The Industrial Revolution, beginning in 18th-century Britain and arriving in the U.S. by the 19th century, brought new materials—iron, steel, and, eventually, reinforced concrete—that allowed buildings to rise higher and span wider.
Even as late as the mid-19th century, these innovations were dressed in traditional forms: Gothic facades, neoclassical orders, familiar silhouettes. Function had not yet eclipsed form.
Then came London’s Crystal Palace in 1851, a revelation in cast iron and glass. Its vast transparency and towering scale stunned the world. Traditional columns and ornamentation were gone. Instead, it inverted the rules of classicism, appearing top-heavy and weightless, a cathedral of industry.
In the following decades, engineers and architects, specifically in America, embraced steel-frame construction. The 1880s post-Chicago fire building boom made clear that the future belonged to those who could build fast, tall, and efficiently. Aesthetic considerations became secondary.
Then, the ideology arrived. In 1896, American architect Louis Sullivan famously declared that “form follows function,” a maxim that reverberated across continents. Walter Gropius took it to heart when he founded the Bauhaus School in 1919. Le Corbusier followed by founding L’Esprit Nouveau, a magazine declaring ornament a “crime” and tradition a “shackle.”
Architecture, once the art of a building, became a theory of abstraction.
At its core, modernism rejects inherited wisdom, seeking to sever architecture from the past—and from the people.
The real turning point came after World War II, when cities around the globe faced an urgent need to rebuild. Modernism offered simplicity, affordability, and speed. Governments embraced it through zoning, permits, and other means. Universities institutionalized it. Public housing projects adopted its uniformity.
By the 1960s, American urban skylines were overtaken by glass monoliths and concrete bunkers.
Sequentially, the suburb was born. Real estate engineer William Levitt pioneered a model for mass-producing homes which became the blueprint for postwar domestic life: standardized, affordable, and automobile-oriented.

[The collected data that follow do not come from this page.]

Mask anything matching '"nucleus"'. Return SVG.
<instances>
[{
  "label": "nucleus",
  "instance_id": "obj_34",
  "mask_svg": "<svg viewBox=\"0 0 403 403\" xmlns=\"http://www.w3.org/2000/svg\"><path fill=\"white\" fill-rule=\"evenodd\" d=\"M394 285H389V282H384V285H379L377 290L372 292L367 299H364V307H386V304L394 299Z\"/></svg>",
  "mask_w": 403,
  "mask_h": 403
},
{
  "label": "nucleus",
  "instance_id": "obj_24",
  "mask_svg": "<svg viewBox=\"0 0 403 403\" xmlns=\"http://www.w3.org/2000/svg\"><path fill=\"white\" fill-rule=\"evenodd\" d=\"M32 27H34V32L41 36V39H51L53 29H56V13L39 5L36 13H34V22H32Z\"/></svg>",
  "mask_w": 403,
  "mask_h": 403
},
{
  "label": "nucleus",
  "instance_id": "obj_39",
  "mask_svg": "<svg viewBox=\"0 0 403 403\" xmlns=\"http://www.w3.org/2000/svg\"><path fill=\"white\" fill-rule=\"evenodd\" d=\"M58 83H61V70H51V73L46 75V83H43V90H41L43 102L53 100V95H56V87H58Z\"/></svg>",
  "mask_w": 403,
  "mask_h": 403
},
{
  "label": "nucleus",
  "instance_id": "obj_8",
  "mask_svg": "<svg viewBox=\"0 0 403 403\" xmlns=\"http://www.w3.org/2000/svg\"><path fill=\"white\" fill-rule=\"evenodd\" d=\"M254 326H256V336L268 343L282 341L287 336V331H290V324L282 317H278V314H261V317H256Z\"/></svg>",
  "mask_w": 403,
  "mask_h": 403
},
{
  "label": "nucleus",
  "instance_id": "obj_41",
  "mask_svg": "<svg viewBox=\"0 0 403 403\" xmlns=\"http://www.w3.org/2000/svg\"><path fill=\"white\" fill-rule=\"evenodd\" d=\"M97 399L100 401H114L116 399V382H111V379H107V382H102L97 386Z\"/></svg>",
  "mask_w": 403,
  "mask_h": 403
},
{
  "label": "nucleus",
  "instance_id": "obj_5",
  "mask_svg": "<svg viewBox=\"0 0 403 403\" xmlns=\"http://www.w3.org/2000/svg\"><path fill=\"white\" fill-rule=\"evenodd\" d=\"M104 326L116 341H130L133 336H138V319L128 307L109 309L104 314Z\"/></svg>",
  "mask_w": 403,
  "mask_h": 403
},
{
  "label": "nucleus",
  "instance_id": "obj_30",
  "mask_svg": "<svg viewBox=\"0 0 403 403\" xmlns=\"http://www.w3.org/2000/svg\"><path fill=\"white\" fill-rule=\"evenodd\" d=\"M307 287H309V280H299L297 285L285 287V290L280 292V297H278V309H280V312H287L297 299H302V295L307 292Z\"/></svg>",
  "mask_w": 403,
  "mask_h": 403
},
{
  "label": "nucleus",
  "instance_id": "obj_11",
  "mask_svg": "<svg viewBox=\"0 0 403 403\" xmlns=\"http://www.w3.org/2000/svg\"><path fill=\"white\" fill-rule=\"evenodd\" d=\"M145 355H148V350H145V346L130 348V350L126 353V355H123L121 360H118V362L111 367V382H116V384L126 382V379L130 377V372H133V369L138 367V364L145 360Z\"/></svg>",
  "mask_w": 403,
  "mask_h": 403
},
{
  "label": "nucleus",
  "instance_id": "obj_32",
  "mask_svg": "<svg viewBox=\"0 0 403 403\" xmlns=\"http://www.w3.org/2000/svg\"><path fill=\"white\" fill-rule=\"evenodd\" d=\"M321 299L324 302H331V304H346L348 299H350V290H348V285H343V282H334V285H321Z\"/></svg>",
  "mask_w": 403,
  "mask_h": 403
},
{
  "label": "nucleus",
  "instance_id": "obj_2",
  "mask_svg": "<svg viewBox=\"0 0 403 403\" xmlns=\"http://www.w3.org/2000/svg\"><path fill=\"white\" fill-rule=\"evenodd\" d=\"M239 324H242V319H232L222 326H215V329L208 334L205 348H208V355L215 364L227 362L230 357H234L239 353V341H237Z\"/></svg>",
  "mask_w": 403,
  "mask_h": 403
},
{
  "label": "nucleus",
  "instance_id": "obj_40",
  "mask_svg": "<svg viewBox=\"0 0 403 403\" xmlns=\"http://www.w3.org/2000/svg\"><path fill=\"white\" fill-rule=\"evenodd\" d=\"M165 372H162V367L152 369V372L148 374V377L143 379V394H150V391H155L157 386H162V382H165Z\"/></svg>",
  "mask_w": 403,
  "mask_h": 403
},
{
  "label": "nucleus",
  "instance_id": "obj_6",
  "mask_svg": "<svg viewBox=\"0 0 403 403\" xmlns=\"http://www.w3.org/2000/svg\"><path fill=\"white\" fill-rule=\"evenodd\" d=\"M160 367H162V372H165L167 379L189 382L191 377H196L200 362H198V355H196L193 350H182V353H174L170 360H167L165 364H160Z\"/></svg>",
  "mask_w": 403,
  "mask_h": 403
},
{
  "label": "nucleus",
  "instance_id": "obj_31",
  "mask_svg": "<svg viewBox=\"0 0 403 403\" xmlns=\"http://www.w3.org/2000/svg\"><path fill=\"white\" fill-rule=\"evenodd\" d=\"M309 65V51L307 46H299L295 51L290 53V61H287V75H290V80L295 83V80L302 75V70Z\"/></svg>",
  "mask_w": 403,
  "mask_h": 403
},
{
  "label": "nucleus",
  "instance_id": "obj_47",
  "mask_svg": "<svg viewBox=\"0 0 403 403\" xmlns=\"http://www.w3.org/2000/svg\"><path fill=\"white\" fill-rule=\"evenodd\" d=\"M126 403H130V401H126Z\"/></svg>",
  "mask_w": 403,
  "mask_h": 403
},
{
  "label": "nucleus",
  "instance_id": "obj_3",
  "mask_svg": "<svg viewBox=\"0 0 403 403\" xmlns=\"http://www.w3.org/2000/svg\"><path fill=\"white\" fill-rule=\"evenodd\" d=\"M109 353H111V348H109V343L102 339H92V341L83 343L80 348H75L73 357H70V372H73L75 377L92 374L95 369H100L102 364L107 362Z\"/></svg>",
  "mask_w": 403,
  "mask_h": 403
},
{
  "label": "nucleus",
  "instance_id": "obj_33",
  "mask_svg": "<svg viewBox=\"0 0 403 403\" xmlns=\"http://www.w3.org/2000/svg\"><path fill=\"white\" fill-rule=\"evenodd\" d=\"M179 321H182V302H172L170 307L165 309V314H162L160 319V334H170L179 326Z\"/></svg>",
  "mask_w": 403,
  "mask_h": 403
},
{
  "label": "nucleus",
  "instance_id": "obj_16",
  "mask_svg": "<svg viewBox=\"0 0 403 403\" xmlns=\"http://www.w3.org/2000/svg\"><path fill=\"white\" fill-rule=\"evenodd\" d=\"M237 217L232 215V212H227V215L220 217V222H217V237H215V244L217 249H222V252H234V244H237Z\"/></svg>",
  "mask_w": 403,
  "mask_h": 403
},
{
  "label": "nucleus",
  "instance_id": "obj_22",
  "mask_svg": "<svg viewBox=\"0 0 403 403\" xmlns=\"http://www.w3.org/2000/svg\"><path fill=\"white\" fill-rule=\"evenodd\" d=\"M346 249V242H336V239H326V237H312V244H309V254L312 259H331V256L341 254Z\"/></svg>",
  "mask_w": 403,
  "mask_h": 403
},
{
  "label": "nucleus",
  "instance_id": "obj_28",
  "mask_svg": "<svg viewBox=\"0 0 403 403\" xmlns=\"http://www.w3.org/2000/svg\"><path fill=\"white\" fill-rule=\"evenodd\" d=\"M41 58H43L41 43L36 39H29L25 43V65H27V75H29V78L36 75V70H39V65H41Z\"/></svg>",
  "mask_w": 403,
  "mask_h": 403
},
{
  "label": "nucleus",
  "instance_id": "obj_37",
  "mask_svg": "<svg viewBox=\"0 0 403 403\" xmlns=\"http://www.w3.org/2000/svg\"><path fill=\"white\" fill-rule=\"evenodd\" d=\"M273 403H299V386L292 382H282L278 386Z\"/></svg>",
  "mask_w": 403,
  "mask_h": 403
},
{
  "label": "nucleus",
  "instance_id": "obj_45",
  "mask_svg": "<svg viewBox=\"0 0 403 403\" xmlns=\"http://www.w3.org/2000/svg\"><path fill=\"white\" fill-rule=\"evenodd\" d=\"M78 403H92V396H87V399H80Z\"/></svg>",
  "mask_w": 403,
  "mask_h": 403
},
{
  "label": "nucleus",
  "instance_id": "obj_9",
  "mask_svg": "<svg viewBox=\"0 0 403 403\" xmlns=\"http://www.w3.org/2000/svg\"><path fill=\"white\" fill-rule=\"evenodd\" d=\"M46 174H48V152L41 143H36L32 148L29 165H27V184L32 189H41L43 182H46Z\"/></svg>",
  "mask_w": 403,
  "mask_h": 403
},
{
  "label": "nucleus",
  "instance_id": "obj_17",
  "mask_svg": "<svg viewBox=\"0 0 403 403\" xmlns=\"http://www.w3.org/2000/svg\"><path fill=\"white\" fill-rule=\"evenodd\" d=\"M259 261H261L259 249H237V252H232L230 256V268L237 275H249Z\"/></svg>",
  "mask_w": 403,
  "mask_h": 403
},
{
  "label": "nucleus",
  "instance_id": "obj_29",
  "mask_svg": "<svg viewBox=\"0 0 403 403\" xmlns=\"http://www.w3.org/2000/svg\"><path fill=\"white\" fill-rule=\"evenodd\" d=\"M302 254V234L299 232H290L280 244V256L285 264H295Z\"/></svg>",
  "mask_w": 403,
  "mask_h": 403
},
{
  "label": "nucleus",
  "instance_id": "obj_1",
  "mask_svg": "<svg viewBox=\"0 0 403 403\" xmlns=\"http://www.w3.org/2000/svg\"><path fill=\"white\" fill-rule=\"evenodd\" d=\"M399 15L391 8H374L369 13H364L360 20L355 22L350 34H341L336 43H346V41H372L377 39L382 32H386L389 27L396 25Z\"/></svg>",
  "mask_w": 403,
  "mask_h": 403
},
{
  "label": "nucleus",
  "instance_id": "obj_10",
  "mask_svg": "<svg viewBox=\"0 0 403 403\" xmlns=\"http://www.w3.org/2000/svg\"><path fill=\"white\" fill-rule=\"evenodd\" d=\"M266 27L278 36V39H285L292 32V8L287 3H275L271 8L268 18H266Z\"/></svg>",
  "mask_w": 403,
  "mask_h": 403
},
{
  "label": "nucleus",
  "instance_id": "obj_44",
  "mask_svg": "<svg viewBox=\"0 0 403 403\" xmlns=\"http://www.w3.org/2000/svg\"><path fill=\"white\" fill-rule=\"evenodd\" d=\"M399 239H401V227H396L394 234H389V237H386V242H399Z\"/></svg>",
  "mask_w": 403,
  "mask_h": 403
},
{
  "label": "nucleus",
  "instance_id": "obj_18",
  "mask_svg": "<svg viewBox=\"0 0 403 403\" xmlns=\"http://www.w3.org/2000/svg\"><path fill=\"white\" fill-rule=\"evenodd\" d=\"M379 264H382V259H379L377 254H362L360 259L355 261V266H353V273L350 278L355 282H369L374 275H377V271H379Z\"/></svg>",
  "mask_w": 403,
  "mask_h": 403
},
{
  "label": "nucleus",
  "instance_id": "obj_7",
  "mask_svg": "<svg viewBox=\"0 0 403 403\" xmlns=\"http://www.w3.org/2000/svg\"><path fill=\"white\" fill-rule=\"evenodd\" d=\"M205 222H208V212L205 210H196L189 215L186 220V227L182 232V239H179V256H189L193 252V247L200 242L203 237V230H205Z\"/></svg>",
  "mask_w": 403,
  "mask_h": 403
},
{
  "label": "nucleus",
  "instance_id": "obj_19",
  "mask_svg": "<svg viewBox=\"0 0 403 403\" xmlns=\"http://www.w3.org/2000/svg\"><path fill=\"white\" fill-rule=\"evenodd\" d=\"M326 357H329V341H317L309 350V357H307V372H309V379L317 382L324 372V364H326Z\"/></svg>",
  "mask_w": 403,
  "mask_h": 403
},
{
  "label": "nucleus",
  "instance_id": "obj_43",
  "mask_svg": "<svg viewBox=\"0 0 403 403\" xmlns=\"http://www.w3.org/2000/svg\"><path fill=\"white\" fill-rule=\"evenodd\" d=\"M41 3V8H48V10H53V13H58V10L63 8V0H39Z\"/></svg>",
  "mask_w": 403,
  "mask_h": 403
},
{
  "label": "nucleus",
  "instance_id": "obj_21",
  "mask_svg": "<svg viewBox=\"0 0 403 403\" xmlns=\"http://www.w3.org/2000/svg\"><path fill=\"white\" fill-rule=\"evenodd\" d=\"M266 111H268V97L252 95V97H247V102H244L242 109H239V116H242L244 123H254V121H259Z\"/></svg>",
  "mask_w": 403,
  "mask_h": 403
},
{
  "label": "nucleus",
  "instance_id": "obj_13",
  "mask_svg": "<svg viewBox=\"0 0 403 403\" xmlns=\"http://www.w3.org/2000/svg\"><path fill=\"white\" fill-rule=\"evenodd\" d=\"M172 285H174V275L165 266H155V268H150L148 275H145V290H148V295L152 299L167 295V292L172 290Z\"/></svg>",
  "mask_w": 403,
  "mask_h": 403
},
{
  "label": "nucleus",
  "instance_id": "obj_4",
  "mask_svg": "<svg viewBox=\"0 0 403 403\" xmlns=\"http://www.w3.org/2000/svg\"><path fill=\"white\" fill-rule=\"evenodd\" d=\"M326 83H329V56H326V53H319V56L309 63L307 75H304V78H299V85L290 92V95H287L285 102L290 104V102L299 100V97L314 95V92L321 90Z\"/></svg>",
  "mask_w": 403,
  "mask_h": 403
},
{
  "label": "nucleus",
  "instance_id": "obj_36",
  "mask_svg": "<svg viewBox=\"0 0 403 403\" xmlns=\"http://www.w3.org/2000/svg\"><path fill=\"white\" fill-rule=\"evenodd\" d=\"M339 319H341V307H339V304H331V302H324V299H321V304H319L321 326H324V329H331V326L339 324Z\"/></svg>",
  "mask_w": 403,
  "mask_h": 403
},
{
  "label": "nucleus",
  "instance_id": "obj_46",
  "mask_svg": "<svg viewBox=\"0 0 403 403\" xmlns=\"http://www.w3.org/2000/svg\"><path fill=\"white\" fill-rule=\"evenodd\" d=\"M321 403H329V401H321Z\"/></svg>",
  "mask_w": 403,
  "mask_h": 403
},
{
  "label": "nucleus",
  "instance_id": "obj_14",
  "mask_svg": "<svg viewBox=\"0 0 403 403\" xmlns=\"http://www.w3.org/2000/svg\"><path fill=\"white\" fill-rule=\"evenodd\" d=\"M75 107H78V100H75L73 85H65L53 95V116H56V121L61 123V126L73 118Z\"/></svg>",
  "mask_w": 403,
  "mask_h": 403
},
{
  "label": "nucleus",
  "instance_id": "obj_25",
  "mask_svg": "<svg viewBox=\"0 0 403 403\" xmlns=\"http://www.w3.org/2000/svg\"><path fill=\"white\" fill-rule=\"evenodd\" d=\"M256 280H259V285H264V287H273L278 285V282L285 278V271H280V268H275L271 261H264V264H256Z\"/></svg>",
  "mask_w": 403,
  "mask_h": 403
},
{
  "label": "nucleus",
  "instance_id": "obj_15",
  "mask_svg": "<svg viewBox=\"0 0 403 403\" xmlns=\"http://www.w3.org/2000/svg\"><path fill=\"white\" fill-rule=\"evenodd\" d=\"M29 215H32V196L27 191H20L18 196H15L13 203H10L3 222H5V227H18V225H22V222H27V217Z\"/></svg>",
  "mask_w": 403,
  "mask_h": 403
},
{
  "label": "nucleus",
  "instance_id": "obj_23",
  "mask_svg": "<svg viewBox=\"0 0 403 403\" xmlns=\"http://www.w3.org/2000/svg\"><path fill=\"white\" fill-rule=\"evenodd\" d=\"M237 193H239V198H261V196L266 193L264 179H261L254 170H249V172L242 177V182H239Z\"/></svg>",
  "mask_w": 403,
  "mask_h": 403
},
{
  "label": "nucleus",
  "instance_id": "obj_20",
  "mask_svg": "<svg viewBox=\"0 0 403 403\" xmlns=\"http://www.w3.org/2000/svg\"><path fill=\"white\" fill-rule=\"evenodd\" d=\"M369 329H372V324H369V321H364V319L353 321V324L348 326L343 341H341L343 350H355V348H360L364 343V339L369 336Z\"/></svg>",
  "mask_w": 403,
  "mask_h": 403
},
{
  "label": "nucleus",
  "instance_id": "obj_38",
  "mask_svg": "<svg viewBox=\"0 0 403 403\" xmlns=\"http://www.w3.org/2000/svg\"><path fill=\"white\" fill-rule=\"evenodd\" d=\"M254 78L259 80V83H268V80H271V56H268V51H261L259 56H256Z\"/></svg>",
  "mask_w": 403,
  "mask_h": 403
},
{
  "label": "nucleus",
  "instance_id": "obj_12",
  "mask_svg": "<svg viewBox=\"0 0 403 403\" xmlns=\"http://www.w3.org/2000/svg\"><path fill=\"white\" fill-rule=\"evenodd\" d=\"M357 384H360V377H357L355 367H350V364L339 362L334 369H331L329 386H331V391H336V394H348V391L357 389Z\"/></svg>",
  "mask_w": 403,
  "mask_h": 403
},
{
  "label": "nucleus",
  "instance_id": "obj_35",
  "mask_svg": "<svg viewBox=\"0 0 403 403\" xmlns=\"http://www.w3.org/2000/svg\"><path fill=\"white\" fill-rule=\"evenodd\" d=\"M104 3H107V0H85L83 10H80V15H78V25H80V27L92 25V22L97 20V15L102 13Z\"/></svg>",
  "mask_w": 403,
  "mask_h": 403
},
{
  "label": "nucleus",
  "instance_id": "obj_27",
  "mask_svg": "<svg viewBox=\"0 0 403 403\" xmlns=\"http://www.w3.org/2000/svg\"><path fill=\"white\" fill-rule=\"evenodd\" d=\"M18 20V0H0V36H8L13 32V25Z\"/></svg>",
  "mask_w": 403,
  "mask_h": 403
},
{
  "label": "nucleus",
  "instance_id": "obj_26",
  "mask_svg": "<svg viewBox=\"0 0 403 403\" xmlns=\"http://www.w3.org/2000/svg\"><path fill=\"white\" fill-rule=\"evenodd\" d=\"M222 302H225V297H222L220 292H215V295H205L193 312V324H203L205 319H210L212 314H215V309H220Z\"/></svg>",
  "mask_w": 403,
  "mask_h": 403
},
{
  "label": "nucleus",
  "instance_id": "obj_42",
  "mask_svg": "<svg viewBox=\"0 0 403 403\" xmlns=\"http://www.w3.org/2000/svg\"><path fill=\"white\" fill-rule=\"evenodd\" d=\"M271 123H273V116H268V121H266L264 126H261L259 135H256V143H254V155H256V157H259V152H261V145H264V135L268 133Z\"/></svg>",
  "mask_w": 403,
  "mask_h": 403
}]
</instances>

The goal was scale, and soul was lost.
Many of our cities today, especially Washington, are speckled with boxy, concrete buildings of brutalism. The architectural degradation can be seen on a short walk around Capitol Hill.
At the top of the Hill, just past the Capitol building, sits the Jefferson Building of the Library of Congress. Finished at the height of the Gilded Era in 1897, that building provides a magnificent example of the Beaux-Arts style, adorned with reminders of our history and leading literary and philosophical figures.
As you descend the Hill, you’ll see the three U.S. House office buildings in order of construction, which visually represent the shift from neoclassical to modernist architecture.
Then, finally, you’ll be confronted with the brutalist Department of Health and Human Services building.
These two bookend buildings—the Jefferson Building and the HHS building—were opened and dedicated only 80 years apart.
Standing there, on the south corner of the Capitol, I find myself afraid we have taken for granted the beauty of the ancient, time-tested styles of old. But thankfully, the American people are beginning to realize this as well. We’re rediscovering what earlier generations took for granted – architecture is more than utility. It shapes how we feel and how we live.
Take Winston Churchill’s word for it: “We shape our buildings; thereafter they shape us.”
Trump’s executive order may not reverse a century of architectural ideology overnight. But it marks a turning point—a moment to ask what kind of nation we want to be. The answer? We want to be the one that we were designed to be and the one that we want to leave behind.
America’s environment should reflect its ideals, not reject its heritage. Perhaps, with the stroke of a pen, we’ve taken the first step toward building beautifully once again.